The first thing I would say is you don't need a brochure; you don't need a fancy consultant to tell you how to “do DEI.” The best way to do it is to live it, make sure that your teams are diverse. That means being very thoughtful and intentional about who you hire, and how you put your teams together.
The next thing that I would recommend for organizations around these issues of diversity, equity, and inclusion is to break down some of these walls of conversations. It's important that we start to normalize these conversations around issues of race, of gender, of class, of economic disparity.
One of the things that we write about at The Trade Desk is the opening up of digital channels, such as CTV. To what extent do these digital channels allow a campaign to reach people in more strategic ways beyond the impact of a big Super Bowl spotlight like the one we're talking about?
They're critical to it. As marketers, we really do operate digital first now. There are some tent poles that happen in popular culture — the Super Bowl, the Oscars, iconic events like that — which still draw a very heavy traditional linear audience, but now it’s more digital. Certainly with my clients, it's digital first.

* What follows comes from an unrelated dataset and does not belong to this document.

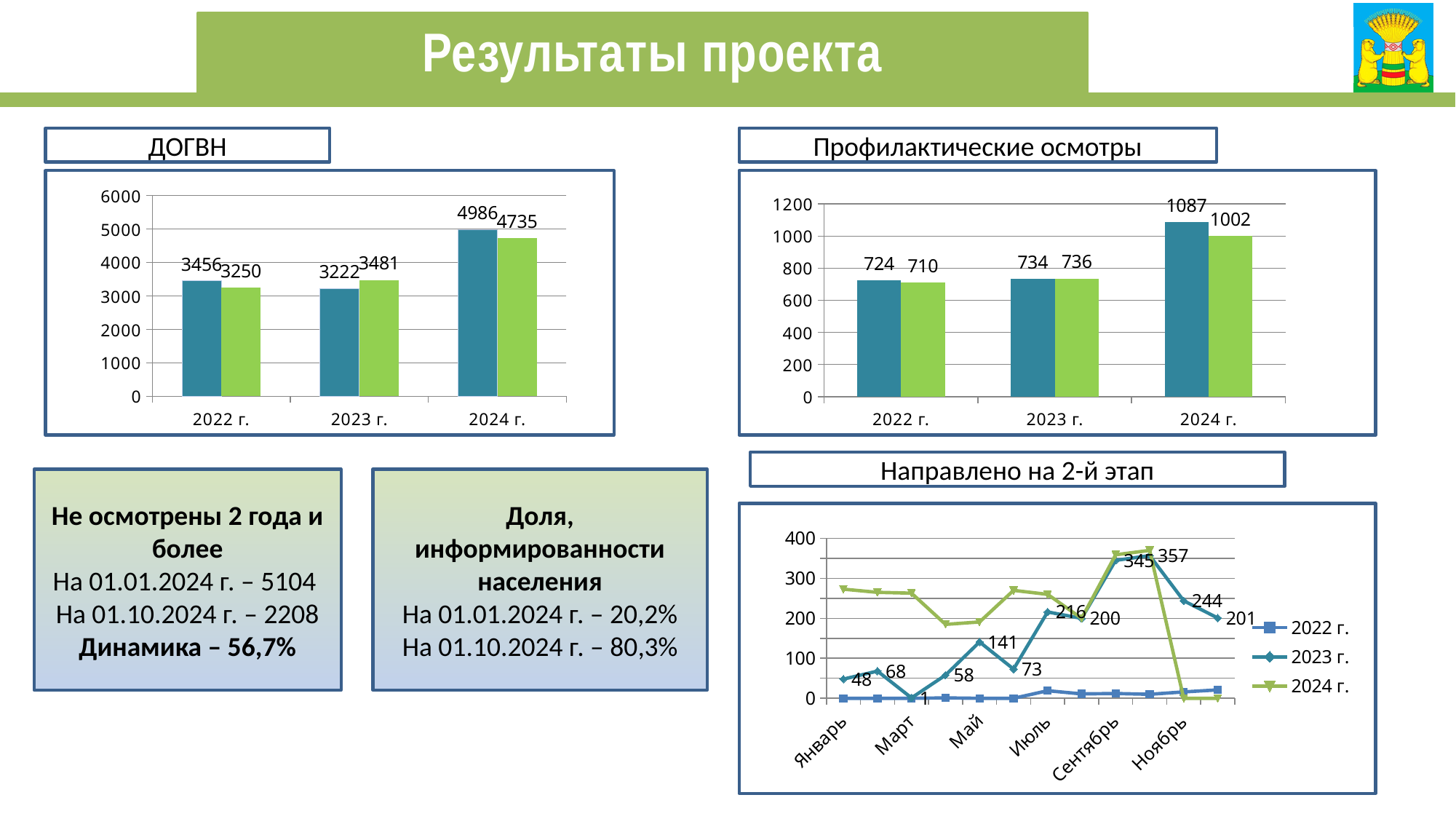
In the Профилактические осмотры chart, what is the value of the dark blue bar for 2024 г.? 1087 In the ДОГВН chart, what is the value of the green bar for 2023 г.? 3481 In the Направлено на 2-й этап chart, is the value for 2024 г. in Январь greater or less than 200? greater What kind of chart is the Направлено на 2-й этап chart? line chart In the ДОГВН chart, what is the value of the dark blue bar for 2024 г.? 4986 In the Профилактические осмотры chart, which year has the lowest green bar? 2022 г. How many series does the legend of the Направлено на 2-й этап chart list? 3 In the ДОГВН chart, what is the difference between the two bars for 2024 г.? 251 What kind of chart is the ДОГВН chart? bar chart In the Профилактические осмотры chart, what is the difference between the two bars for 2024 г.? 85 In the ДОГВН chart, which year has the highest dark blue bar? 2024 г. In the Профилактические осмотры chart, what is the value of the green bar for 2022 г.? 710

Not only do we reach the most people that way, we can also track the engagement. It's one thing to have someone share the message, but Hologic is really going to help women connect the dots. Everything from appointment reminders, to a self-assessment quiz, to knowing what type of appointment or what type of test they should talk to their health provider about. The digital piece is really helping us close the loop. This campaign would not be as powerful without that complement.